Strangers Drowning: Grappling with Impossible Idealism, Drastic Choices, and the Overpowering Urge to Help by MacFarquhar Larissa

Strangers Drowning: Grappling with Impossible Idealism, Drastic Choices, and the Overpowering Urge to Help by MacFarquhar Larissa

Author:MacFarquhar, Larissa [MacFarquhar, Larissa]
Language: eng
Format: epub
Publisher: Penguin Publishing Group
Published: 2015-09-29T05:00:00+00:00


ONE OF THOSE GOD THINGS

After the terrible months in Senegal, Kimberly Brown-Whale was sent by the bishop to be the pastor of a church in Essex, Maryland. Essex was an unbeautiful sprawl across the Back River from the east side of Baltimore. Many of the storefronts on Eastern Avenue, the main drag, were boarded up; among those that were not, there were bars, and bail-bond outfits, and pawnshops, and used-car dealers. But the church was a big white clapboard building, a hundred years old, and this long history, and the parish’s sense of itself as a suburb of respectable working people, rather than a place where homeless men froze to death behind the shopping center, turned out to be a problem.

The congregation was divided. There was a traditional United Methodist service early on Sunday mornings, with a choir and an organ, and later there was the contemporary service, with recorded popular music and DVDs and PowerPoint. This division was not without animosity. The older members disliked the contemporary service—they felt it wasn’t really church—and they were alarmed to see, year by year, their numbers growing fewer, and the contemporary service growing more populous.

Kimberly had a lot of nervous energy. It was hard for her to sit still. She talked a blue streak. She had a loud and hearty laugh, and she laughed a lot. In church, she was always touching and hugging people, and when music played she swayed and clapped with vigor.

She was the first woman pastor the church had ever had, and some people weren’t pleased about it.
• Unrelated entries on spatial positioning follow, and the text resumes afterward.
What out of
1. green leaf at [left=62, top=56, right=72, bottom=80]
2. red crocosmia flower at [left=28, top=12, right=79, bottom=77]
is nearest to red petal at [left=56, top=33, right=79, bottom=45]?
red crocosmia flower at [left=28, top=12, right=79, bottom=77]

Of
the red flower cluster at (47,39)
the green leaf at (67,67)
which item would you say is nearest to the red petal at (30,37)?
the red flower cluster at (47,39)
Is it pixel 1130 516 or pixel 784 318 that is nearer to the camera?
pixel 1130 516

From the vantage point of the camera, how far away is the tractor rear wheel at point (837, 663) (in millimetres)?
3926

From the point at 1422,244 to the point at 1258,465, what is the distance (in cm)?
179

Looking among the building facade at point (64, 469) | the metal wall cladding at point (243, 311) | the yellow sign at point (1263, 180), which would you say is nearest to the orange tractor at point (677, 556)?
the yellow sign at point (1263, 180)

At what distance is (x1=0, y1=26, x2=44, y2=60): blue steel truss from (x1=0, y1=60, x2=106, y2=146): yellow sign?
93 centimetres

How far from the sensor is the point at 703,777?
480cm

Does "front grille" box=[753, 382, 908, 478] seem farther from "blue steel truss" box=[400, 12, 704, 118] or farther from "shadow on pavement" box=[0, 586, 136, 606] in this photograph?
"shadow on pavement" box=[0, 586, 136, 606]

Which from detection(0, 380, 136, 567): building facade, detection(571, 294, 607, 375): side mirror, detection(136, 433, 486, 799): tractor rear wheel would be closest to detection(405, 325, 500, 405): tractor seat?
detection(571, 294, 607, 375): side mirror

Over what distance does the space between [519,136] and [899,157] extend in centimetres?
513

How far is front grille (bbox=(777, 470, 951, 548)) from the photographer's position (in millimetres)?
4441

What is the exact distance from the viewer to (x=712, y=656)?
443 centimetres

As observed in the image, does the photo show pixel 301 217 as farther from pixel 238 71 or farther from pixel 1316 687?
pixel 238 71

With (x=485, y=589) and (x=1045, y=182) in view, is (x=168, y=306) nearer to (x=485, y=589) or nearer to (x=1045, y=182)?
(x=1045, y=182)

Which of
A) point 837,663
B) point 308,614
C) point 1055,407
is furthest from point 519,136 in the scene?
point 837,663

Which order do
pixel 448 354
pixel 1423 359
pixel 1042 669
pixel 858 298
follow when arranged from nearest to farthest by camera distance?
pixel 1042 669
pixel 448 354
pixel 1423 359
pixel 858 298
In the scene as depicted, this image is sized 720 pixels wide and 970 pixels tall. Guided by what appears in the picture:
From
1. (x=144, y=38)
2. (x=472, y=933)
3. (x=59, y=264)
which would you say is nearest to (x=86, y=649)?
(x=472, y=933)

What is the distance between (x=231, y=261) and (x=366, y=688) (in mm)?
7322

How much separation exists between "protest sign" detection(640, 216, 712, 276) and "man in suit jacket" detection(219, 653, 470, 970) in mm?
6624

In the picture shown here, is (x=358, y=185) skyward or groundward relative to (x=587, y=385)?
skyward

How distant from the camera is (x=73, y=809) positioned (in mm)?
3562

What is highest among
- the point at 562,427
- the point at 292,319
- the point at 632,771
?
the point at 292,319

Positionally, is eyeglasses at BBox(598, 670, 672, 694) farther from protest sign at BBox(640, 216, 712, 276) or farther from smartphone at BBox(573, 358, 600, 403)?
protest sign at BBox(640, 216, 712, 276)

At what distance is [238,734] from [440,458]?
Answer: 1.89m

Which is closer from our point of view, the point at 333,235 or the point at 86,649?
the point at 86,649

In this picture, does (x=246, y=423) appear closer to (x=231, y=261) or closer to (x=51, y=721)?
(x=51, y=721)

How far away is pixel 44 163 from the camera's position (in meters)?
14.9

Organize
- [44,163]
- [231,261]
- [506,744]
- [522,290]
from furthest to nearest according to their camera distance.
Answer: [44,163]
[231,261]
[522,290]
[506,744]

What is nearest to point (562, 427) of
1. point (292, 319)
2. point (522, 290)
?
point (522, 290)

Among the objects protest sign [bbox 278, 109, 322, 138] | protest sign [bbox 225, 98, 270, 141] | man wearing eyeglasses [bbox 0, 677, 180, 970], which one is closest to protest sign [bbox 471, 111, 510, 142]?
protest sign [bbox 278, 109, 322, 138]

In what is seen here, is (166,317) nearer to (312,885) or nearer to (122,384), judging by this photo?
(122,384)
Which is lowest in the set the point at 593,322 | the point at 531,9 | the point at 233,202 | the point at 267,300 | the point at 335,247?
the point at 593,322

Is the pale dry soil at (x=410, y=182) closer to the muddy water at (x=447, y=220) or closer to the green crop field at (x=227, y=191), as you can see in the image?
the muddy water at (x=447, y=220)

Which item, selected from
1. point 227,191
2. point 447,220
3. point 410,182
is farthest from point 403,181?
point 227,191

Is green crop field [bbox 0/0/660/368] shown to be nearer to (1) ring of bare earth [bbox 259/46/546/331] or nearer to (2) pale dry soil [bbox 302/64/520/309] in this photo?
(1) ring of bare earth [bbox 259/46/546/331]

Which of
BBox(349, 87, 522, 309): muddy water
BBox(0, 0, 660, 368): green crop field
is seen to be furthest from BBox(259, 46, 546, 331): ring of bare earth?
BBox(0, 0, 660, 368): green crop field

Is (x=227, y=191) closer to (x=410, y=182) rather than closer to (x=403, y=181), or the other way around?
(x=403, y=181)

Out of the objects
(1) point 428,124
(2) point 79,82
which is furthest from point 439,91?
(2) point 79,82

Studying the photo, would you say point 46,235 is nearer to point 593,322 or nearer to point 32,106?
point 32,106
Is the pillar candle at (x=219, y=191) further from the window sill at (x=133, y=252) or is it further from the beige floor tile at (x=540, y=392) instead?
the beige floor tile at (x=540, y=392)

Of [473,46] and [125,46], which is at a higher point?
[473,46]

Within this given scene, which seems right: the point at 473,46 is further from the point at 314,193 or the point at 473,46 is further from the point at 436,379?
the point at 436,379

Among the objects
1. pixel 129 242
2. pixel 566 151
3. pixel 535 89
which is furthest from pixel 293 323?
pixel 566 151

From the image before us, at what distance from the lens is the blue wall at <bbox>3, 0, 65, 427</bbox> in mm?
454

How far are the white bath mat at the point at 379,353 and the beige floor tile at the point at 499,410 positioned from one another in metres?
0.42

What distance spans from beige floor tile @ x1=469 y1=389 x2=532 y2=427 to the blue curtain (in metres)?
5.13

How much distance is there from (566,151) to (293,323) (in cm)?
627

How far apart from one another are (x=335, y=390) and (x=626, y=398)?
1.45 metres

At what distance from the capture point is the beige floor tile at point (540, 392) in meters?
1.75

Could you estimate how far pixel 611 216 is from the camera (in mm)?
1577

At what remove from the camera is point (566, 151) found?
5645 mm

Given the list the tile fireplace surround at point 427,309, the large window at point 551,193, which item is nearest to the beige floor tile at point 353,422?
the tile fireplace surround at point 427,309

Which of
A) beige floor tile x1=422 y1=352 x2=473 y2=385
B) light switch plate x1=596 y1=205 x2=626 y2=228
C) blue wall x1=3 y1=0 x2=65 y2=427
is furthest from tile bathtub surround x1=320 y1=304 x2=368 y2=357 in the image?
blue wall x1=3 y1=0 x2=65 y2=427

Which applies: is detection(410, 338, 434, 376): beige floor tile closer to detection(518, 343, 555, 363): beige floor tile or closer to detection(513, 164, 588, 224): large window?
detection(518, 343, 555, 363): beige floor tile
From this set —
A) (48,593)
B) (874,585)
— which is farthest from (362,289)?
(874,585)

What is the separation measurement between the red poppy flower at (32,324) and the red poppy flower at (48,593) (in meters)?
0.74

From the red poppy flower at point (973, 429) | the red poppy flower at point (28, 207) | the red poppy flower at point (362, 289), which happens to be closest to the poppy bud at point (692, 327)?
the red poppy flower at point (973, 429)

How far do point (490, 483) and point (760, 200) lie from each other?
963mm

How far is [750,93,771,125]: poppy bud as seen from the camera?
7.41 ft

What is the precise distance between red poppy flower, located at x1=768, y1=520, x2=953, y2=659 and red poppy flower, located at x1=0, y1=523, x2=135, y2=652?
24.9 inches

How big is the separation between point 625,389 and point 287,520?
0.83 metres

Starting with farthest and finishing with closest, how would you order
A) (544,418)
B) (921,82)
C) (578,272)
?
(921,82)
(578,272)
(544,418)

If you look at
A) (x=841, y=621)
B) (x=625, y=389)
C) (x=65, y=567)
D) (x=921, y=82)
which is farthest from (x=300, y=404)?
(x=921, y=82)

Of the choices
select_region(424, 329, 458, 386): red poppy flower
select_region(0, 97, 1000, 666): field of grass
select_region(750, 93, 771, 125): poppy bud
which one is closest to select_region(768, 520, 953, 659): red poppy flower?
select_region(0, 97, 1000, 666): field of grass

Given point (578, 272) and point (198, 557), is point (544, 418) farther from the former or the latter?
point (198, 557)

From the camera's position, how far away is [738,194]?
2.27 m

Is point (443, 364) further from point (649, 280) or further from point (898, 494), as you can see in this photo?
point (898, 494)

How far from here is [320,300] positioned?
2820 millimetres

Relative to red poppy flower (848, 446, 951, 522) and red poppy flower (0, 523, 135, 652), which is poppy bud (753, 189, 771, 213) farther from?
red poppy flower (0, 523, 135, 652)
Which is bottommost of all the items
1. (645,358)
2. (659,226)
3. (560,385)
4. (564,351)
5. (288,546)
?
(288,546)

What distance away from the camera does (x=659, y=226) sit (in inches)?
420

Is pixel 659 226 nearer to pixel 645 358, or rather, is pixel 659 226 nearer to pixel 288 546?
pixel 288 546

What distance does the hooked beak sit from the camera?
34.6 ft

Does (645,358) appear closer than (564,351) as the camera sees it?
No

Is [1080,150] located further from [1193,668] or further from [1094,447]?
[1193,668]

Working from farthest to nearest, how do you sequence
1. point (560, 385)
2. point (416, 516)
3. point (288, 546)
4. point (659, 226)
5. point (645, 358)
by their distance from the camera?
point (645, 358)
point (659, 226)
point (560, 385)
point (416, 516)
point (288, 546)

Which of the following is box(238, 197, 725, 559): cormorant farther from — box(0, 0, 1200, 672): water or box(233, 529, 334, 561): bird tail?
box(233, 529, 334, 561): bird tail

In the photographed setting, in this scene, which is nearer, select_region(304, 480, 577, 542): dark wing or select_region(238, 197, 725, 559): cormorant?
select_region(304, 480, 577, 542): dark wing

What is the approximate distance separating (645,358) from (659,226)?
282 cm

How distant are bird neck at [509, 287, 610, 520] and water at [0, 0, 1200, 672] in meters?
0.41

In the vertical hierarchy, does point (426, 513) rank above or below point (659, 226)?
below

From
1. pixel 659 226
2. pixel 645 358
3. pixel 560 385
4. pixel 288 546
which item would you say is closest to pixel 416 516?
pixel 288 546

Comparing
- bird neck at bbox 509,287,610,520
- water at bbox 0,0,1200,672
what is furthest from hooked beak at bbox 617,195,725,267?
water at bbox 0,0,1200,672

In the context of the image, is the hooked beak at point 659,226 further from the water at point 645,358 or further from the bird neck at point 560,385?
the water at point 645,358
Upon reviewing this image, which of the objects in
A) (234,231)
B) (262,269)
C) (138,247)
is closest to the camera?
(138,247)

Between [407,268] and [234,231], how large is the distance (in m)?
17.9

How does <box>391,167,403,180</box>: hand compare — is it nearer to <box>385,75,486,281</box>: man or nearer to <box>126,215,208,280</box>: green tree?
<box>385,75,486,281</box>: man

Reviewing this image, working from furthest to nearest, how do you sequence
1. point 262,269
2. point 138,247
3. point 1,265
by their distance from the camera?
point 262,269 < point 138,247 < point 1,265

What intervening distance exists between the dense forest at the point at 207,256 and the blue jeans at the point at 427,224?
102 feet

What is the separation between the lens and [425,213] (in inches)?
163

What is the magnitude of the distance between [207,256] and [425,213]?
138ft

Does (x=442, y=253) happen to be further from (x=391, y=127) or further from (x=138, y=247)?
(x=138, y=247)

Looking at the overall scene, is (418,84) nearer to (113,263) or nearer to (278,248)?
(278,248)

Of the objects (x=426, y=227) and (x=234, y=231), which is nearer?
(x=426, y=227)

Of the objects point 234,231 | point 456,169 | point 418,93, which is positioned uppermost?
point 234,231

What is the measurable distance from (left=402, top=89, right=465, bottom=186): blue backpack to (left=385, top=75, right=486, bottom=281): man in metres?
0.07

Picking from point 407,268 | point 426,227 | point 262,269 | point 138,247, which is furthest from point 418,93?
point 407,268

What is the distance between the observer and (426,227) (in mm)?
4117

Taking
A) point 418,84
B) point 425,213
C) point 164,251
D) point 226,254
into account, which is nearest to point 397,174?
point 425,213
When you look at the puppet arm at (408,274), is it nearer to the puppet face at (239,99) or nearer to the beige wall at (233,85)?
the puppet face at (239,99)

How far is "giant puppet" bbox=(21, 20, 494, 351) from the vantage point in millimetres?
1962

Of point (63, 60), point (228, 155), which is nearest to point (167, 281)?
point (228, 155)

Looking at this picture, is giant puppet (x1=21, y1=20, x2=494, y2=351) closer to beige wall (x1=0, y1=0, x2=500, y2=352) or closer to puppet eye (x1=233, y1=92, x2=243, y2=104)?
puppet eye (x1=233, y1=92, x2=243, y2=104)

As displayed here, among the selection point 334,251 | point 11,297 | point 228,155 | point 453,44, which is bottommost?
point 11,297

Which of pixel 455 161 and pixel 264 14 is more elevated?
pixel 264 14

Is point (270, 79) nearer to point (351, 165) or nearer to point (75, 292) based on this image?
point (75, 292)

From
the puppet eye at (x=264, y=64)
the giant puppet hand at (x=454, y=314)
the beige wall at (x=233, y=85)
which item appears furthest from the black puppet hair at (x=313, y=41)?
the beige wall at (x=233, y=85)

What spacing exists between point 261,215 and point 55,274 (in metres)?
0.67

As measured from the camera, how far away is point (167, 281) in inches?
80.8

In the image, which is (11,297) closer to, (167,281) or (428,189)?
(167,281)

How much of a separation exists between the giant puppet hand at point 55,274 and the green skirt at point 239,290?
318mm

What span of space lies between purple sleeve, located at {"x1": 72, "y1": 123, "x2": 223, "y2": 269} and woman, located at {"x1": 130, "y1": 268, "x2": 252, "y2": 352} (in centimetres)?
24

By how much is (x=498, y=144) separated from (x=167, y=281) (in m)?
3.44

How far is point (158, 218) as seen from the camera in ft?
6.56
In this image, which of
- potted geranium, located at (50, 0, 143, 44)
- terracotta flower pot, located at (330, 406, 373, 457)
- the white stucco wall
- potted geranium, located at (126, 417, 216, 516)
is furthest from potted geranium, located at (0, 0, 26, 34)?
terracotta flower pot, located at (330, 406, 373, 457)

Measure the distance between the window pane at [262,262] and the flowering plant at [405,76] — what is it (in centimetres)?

There were nasty notes dropped in the collection plate or on the pulpit. There were letters sent. There were people who told her to her face that they didn’t want her there and they were going to ask the bishop to remove her. But in every church she ever worked in she had been the first woman pastor, so she was used to that. She thought: Can I love them into giving me a chance? Some people left because she was a woman, and other people were annoyed that those people had left and blamed her for it. But she didn’t feel too bad about that—she couldn’t change her plumbing, she said, and she hadn’t asked to work in this church, the bishop had sent her. Besides, conflict wasn’t always a bad thing. The church wasn’t a social club, it had a mission to win people for Christ, and it was her job to push that mission forward. Doing that was usually uncomfortable, but if she was just a people pleaser, she wasn’t doing her job.

She loved the work. She loved officiating at weddings, and even funerals, though the funerals got harder as she stayed longer in the parish and began herself to grieve for the dead. She felt it a privilege to be taken into a family at such profound and intimate moments. Even on ordinary days, every time she entered the church she felt lifted up.